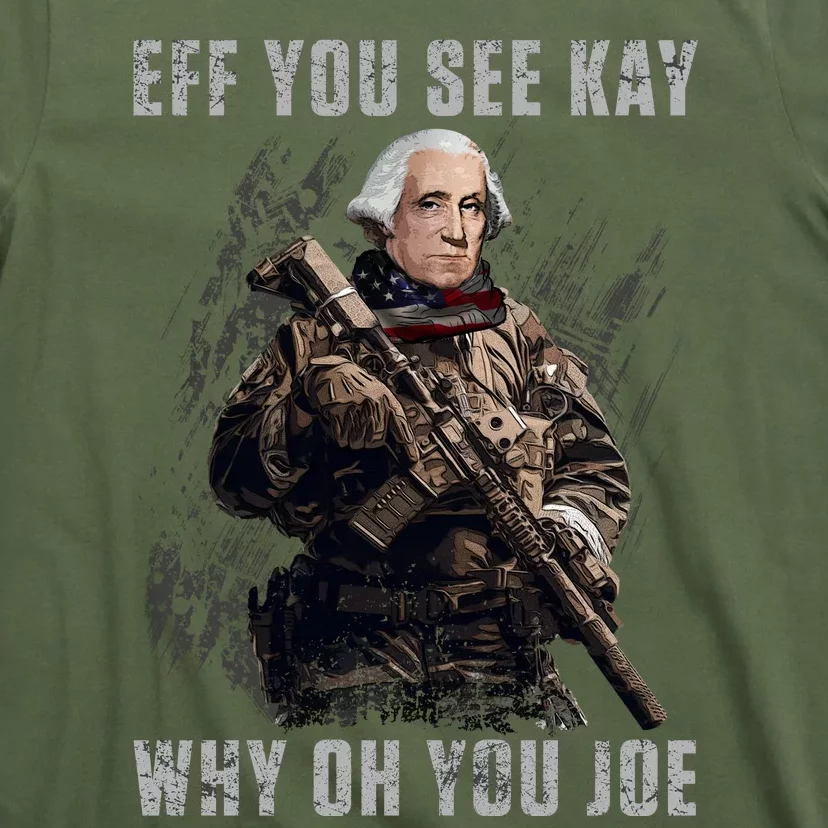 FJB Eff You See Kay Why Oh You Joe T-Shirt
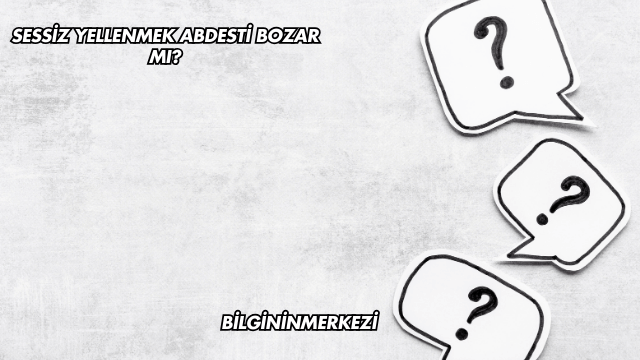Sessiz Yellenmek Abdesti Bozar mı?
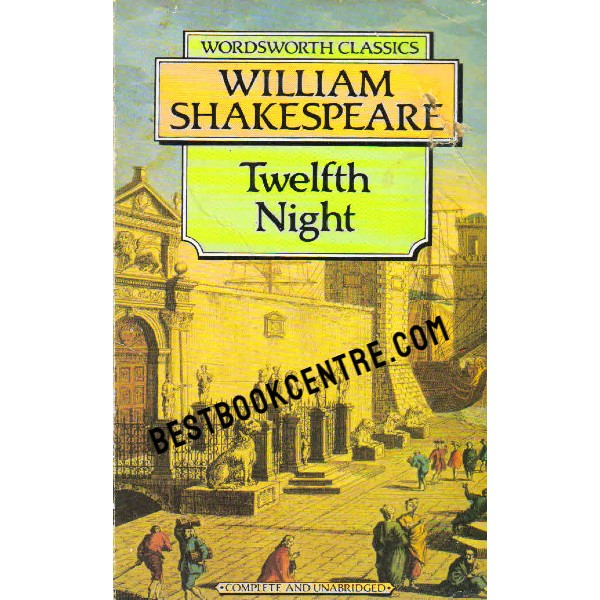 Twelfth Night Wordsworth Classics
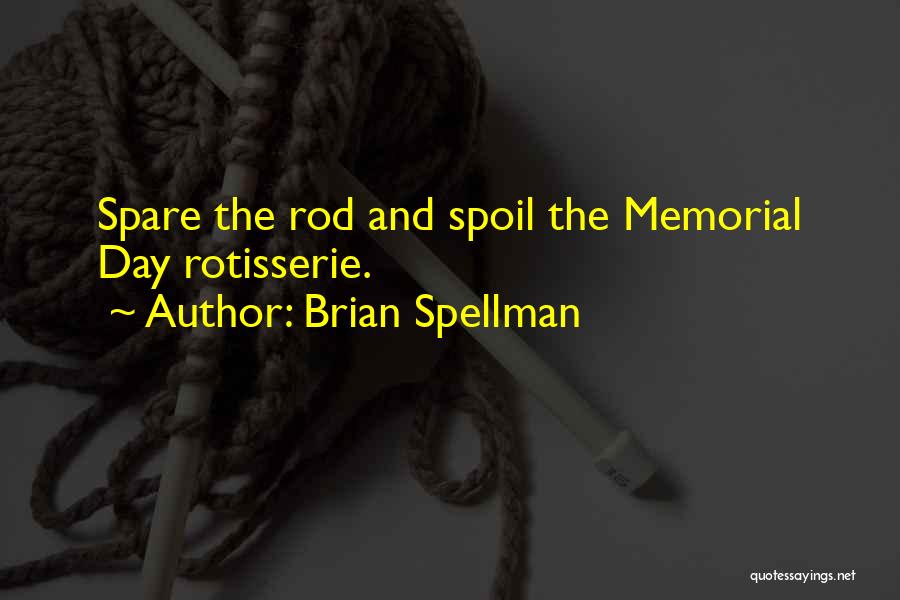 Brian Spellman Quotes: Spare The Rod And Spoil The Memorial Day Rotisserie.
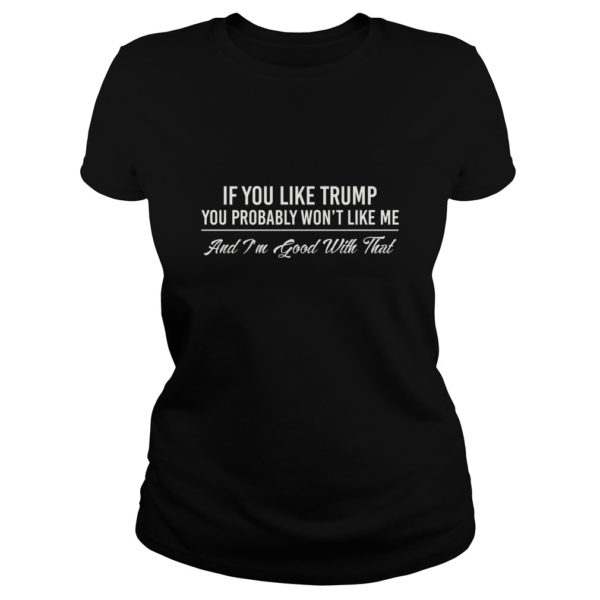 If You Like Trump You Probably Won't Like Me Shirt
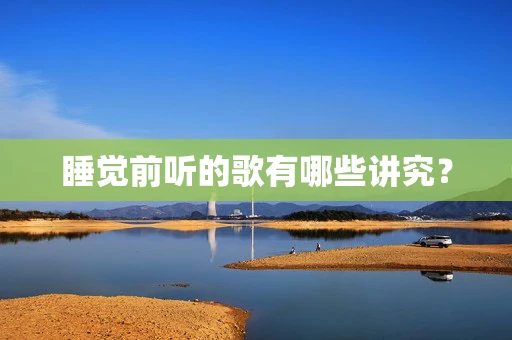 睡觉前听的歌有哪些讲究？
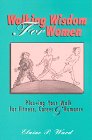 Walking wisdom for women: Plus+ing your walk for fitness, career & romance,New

________________________________________

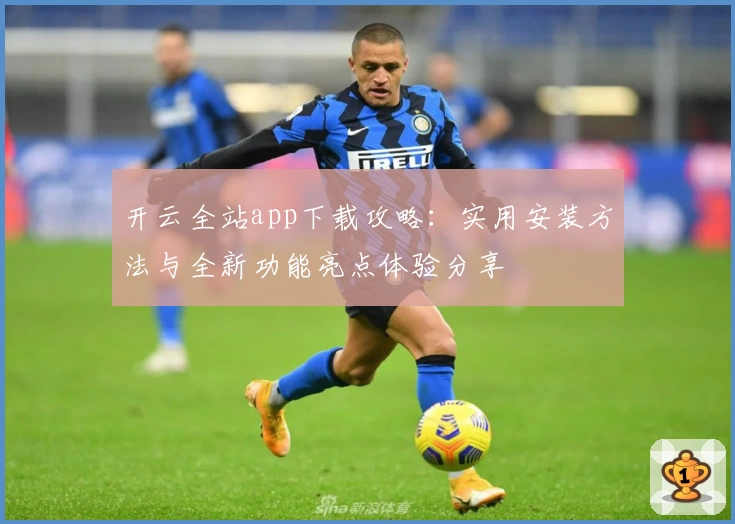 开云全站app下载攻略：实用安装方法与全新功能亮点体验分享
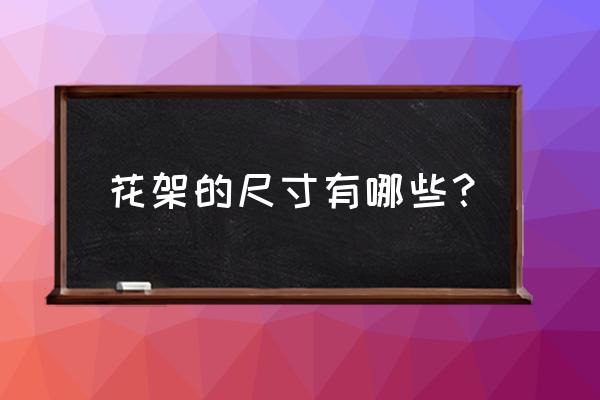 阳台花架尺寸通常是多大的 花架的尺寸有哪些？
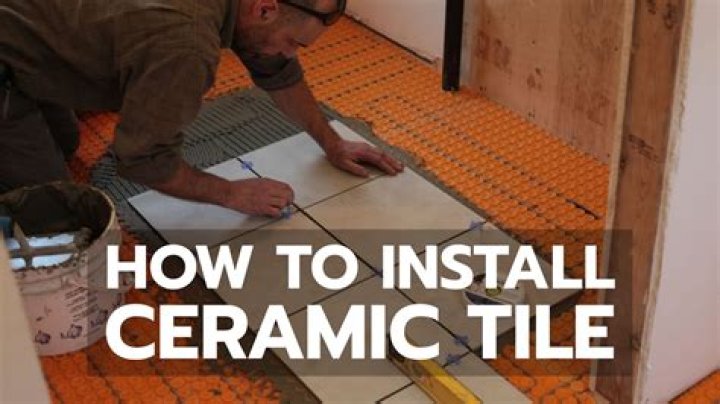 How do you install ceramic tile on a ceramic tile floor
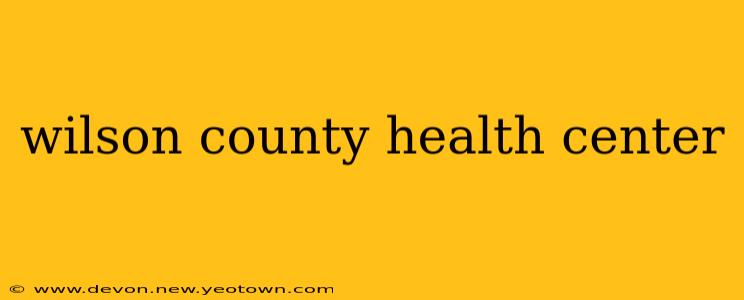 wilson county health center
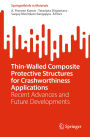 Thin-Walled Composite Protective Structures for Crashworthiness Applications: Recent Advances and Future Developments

________________________________________

◆ **WHAT IS REQUIRED**: Although pictures appear among the entries, please set down only the lines from the one with "If You Like" up to and including the one with "Walking wisdom for", word for word.

◆ **TASK RESULT**:
 If You Like Trump You Probably Won't Like Me Shirt
 睡觉前听的歌有哪些讲究？
 Walking wisdom for women: Plus+ing your walk for fitness, career & romance,New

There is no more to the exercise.